Source extract:
━━━━━━━━━━
On December 21 the Federal Communications Commission voted 3-2 for new rules intended to prevent Internet providers like AT&T, Comcast and Verizon from acting as gatekeepers on the Web. Wireless carriers like AT&T and Verizon look to be exempt from the harshest rules. The objection by promoters of net neutrality is the fear of bandwidth control.

Cox Internet customers will receive a notice from Customer Relations tucked in their bill informing them of any changes in their policy.

Cox Communications already has three tiers of Internet service: Essential at 3 megabits per second download speed for $31.99, Preferred at 12 megabits at $45.99 and Premier at 15 megabits for $59.99 per month.

Their policy states that “If your bandwidth usage exceeds the amount included in your Internet package, Cox may suspend the Service or require you to upgrade the Service to a higher package and/or pay additional fees. In extreme cases, Cox may terminate the Service after providing adequate notice and opportunity for you to modify your bandwidth usage.”

ISP (Internet Service Providers) want the option to control the data pipeline and become the traffic cops of the Internet. Those with muscle (money) can command the green light while the average Internet e-mail checker would be sitting at the yield sign waiting their turn.

It boils down to cable companies and telephone companies being viewed separately. The FCC claims it will provide consumers, service providers, device makers, and application developers clear rules of the road for the Internet.
━━━━━━━━━━
Source data:
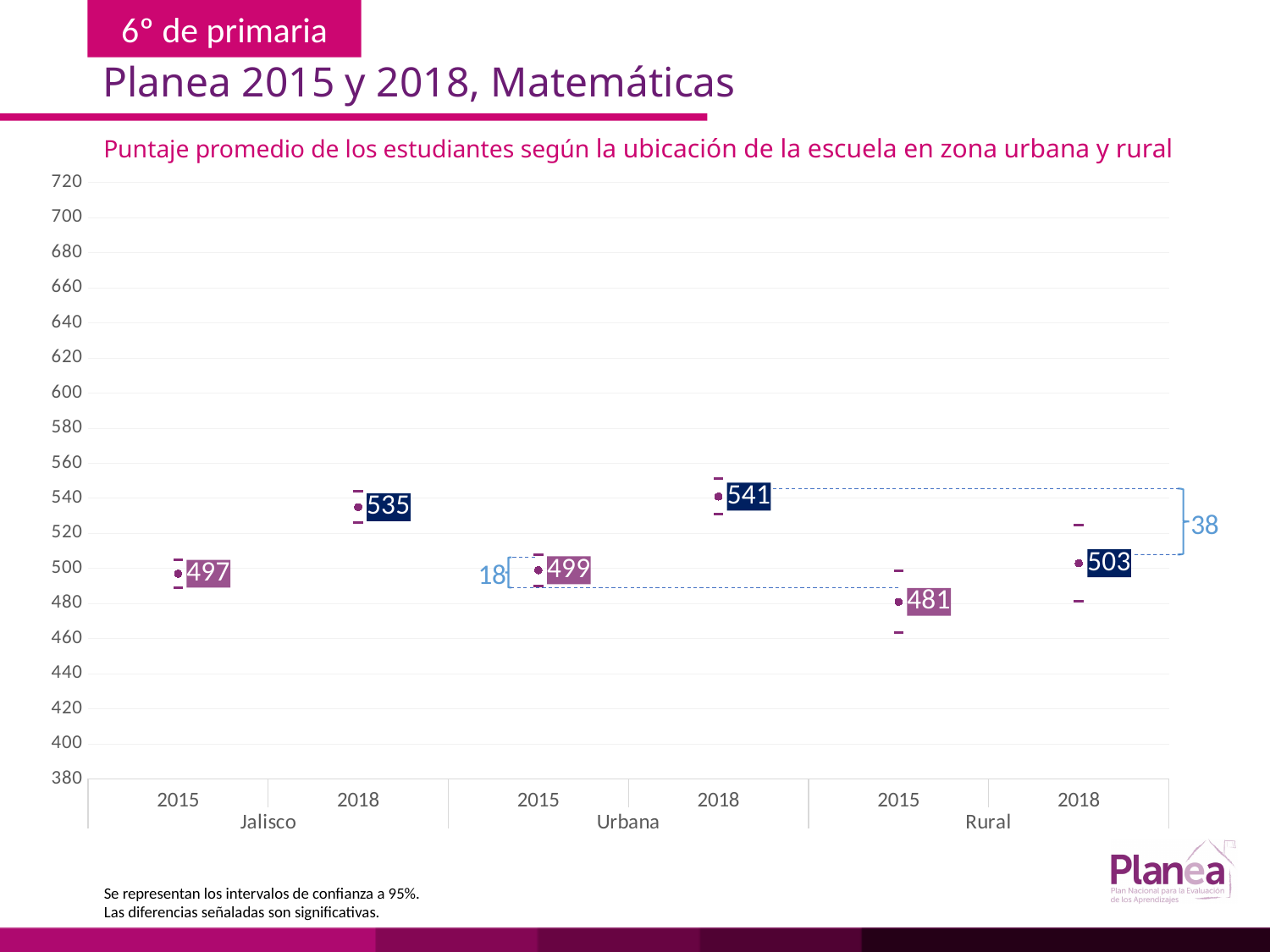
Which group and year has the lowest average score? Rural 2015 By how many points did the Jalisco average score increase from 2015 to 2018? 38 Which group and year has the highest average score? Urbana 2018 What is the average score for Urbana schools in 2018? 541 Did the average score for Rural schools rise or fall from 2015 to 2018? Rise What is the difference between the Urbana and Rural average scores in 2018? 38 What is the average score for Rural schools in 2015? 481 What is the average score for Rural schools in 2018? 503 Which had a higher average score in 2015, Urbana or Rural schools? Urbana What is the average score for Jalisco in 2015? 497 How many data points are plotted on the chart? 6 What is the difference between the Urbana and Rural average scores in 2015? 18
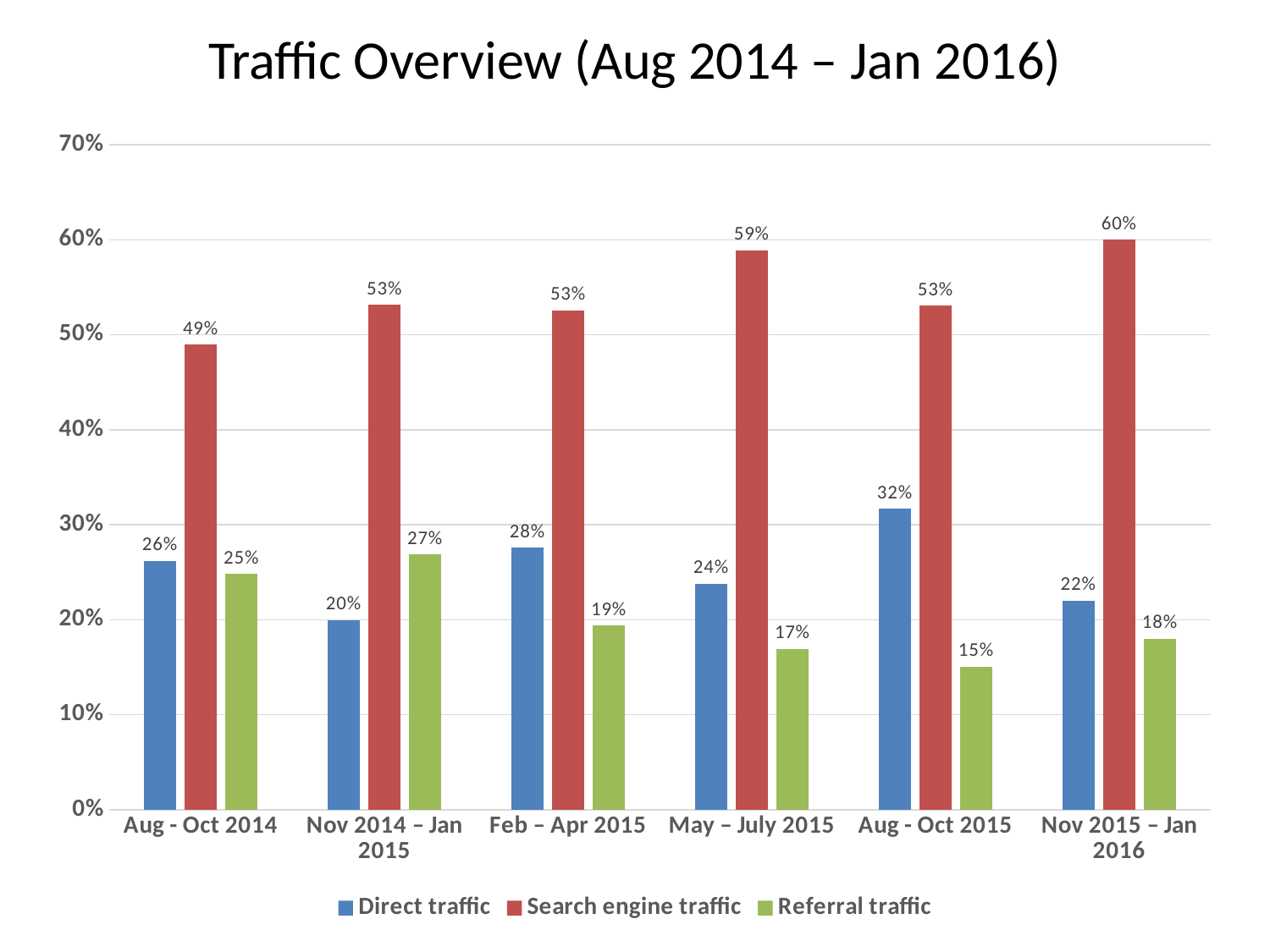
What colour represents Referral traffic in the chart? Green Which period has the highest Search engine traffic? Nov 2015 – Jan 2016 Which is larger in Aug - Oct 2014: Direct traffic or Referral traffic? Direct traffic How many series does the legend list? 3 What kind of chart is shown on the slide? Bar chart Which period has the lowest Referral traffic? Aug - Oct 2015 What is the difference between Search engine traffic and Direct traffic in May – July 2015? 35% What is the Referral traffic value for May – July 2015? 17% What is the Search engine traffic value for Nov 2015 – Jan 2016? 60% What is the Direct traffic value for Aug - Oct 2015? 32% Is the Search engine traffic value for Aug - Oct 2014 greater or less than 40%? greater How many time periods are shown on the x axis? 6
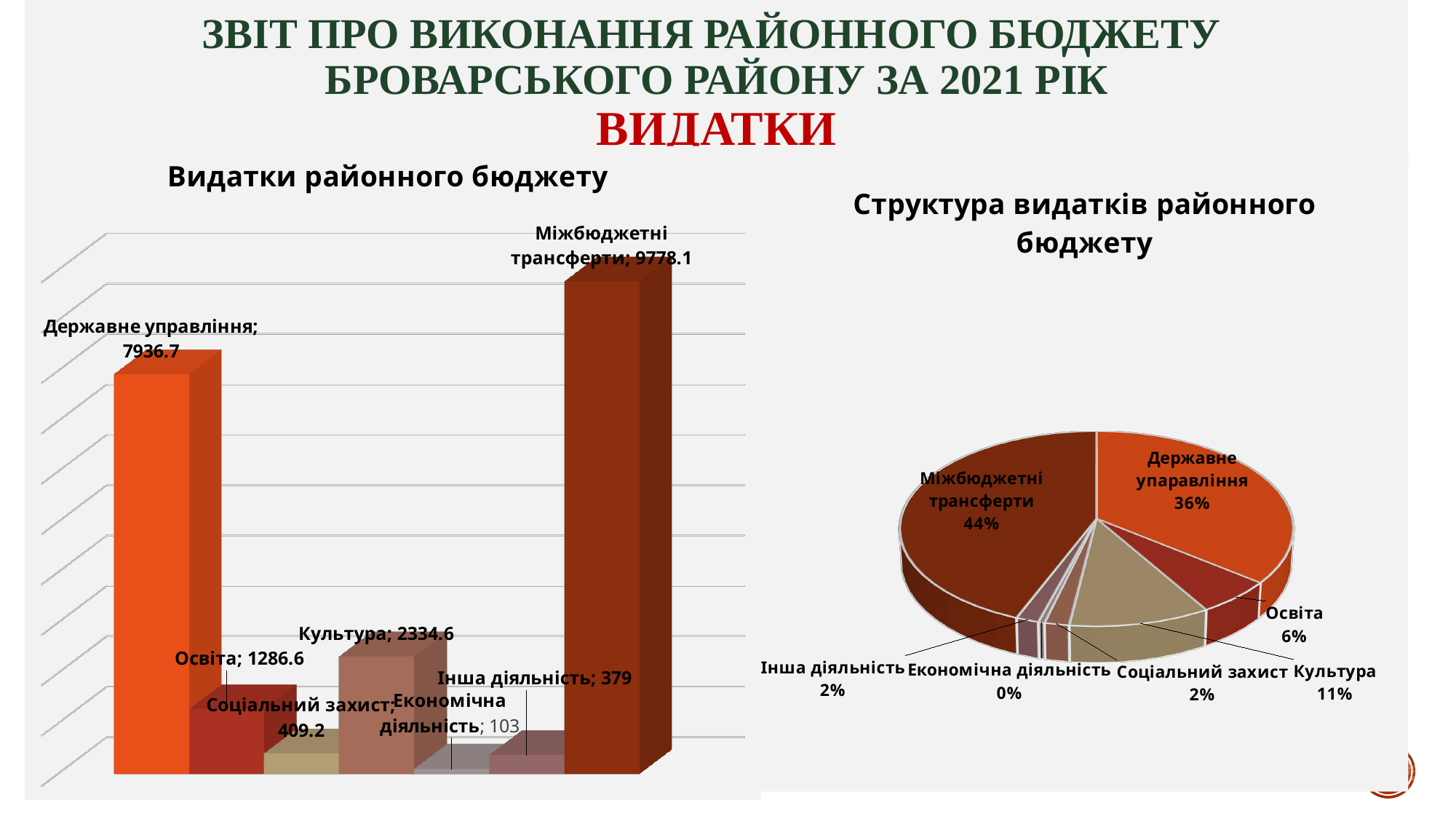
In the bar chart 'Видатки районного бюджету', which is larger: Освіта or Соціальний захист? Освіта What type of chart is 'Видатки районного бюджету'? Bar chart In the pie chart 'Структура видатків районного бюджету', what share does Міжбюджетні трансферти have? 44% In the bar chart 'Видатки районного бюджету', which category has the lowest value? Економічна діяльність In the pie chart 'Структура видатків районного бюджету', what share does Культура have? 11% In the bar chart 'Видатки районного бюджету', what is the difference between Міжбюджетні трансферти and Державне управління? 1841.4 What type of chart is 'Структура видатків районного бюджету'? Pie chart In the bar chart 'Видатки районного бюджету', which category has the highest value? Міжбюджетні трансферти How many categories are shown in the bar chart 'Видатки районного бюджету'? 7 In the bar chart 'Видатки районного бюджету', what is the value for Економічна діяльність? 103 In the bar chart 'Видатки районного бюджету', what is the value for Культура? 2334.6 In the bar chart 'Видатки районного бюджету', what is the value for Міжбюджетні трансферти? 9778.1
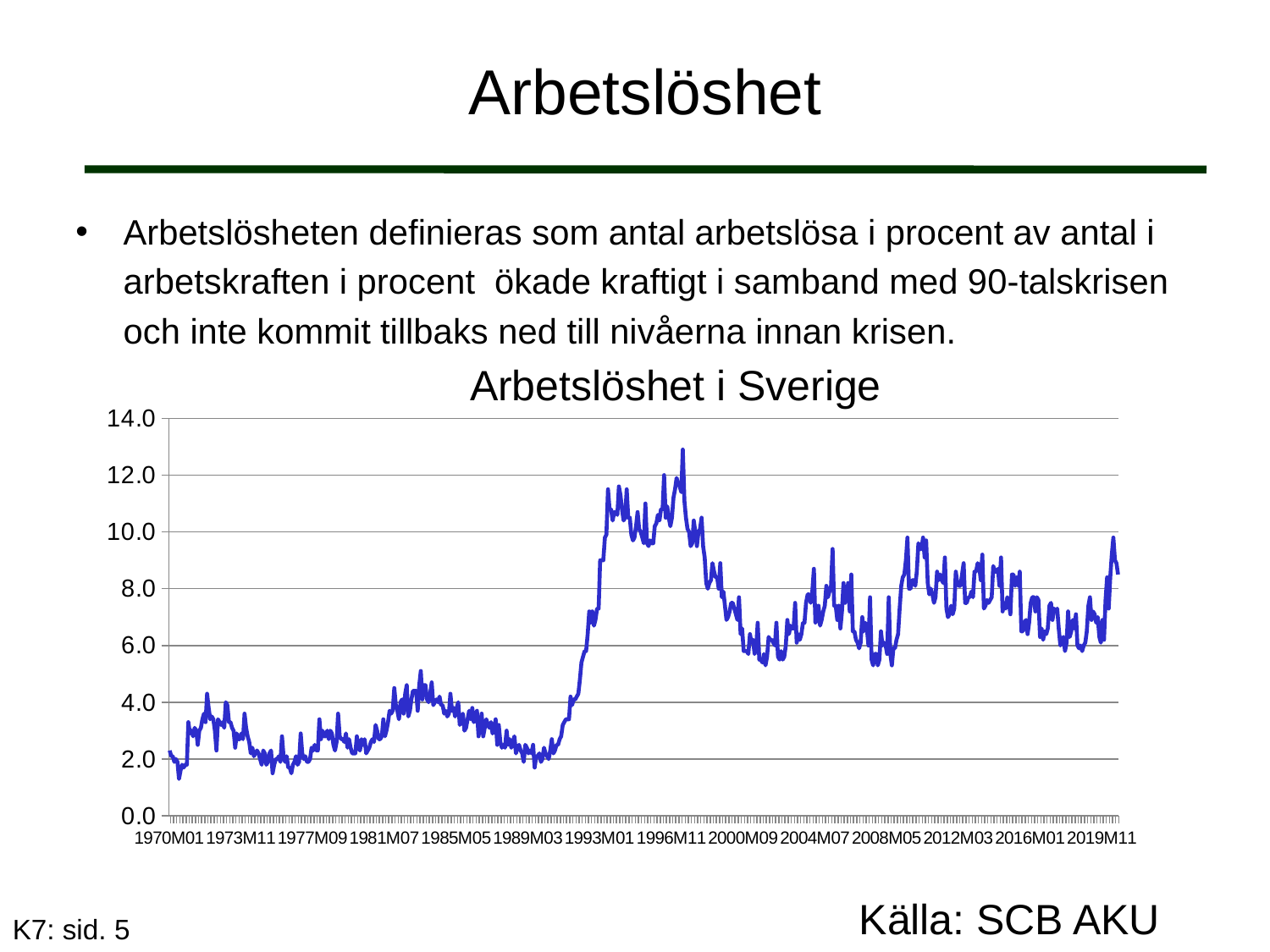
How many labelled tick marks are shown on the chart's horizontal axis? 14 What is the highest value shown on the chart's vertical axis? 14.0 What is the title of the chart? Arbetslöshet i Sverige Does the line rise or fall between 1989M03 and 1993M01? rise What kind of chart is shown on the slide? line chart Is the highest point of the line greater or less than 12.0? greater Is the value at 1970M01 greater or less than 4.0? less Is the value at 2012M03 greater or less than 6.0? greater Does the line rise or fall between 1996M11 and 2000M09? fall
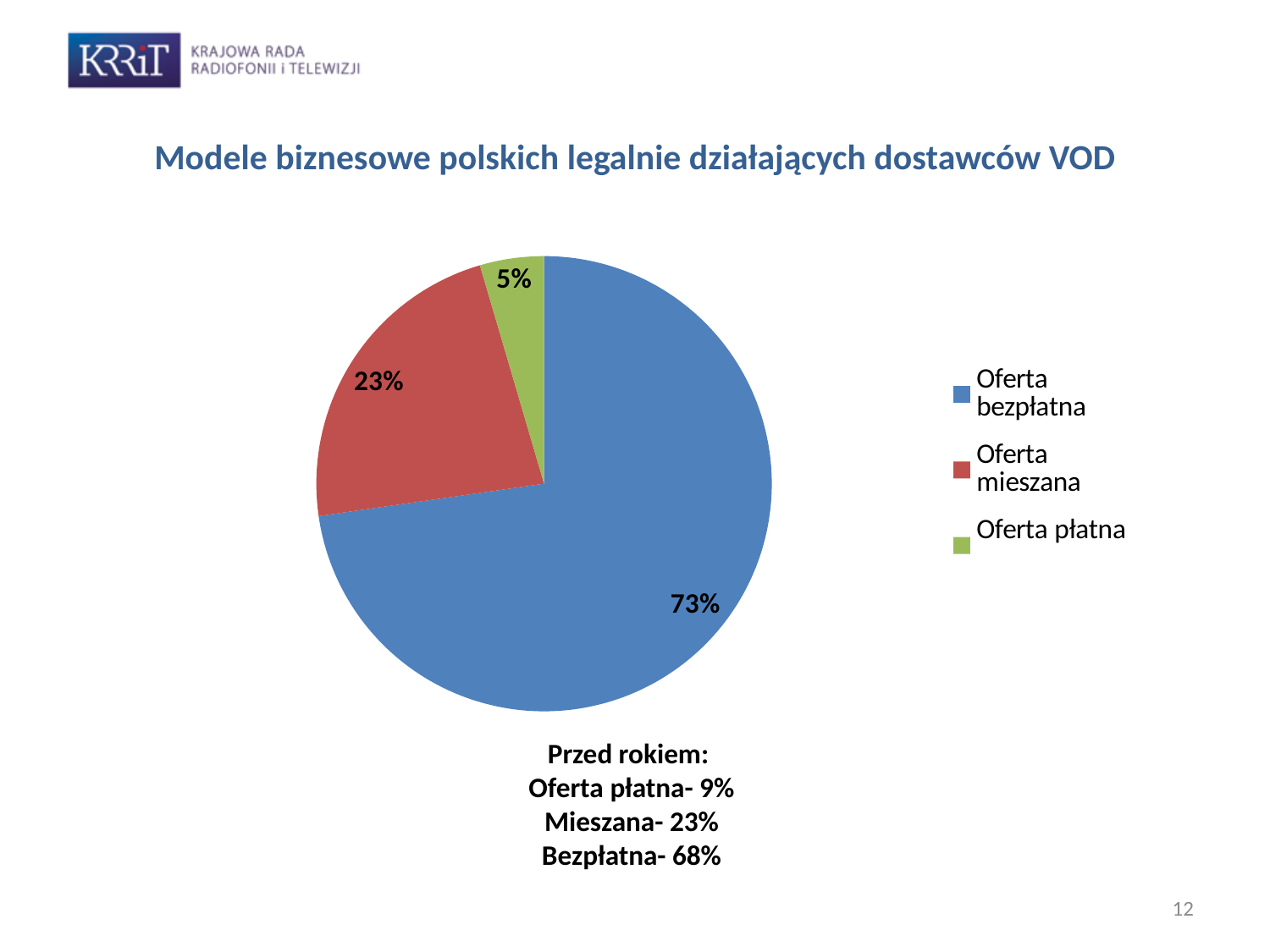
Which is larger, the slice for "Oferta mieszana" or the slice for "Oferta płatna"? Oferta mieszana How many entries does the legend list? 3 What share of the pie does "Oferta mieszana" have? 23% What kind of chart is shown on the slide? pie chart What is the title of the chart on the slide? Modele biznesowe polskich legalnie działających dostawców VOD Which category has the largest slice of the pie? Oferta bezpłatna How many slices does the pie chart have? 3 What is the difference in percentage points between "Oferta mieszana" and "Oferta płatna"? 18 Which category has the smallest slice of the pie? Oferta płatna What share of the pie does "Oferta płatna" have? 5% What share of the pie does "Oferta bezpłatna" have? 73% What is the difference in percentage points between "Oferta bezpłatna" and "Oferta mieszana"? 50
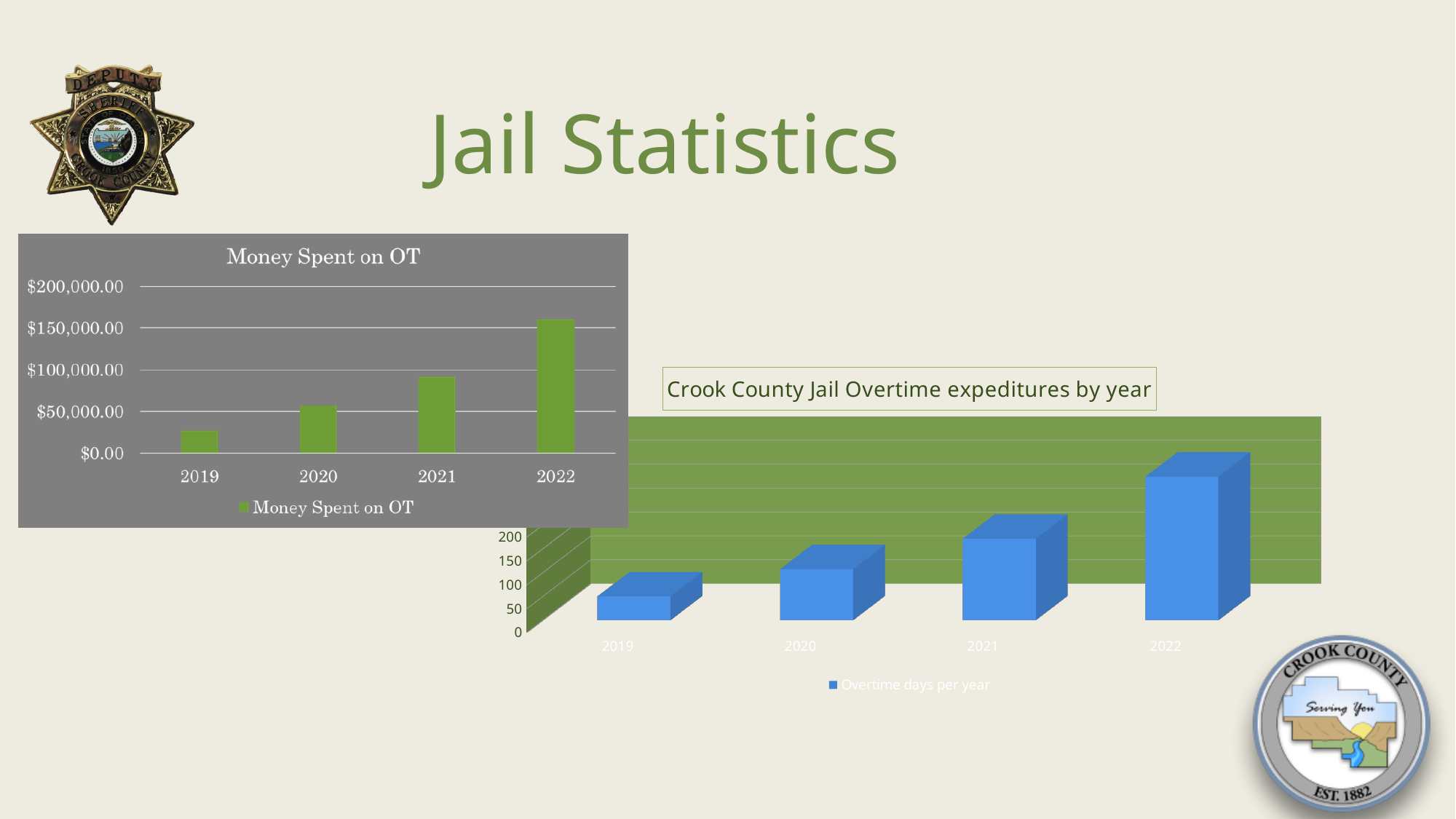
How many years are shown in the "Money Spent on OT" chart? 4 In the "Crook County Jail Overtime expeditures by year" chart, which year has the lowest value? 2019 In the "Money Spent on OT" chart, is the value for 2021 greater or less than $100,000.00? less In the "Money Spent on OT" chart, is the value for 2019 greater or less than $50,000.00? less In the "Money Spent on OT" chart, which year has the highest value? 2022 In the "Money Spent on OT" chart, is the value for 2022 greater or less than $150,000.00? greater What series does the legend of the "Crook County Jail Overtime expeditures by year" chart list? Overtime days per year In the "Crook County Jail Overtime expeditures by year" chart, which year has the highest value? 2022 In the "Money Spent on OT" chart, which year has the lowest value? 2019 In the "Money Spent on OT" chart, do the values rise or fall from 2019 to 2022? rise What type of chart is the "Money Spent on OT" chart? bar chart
━━━━━━━━━━
Apply what you read:
1. Write out the part of the net neutrality article starting with "On December 21" and going on through "of bandwidth control.".
2. According to the net neutrality article, what does Cox charge per month for its Preferred tier?

Answers by task:
1.
On December 21 the Federal Communications Commission voted 3-2 for new rules intended to prevent Internet providers like AT&T, Comcast and Verizon from acting as gatekeepers on the Web. Wireless carriers like AT&T and Verizon look to be exempt from the harshest rules. The objection by promoters of net neutrality is the fear of bandwidth control.

2. $45.99 per month.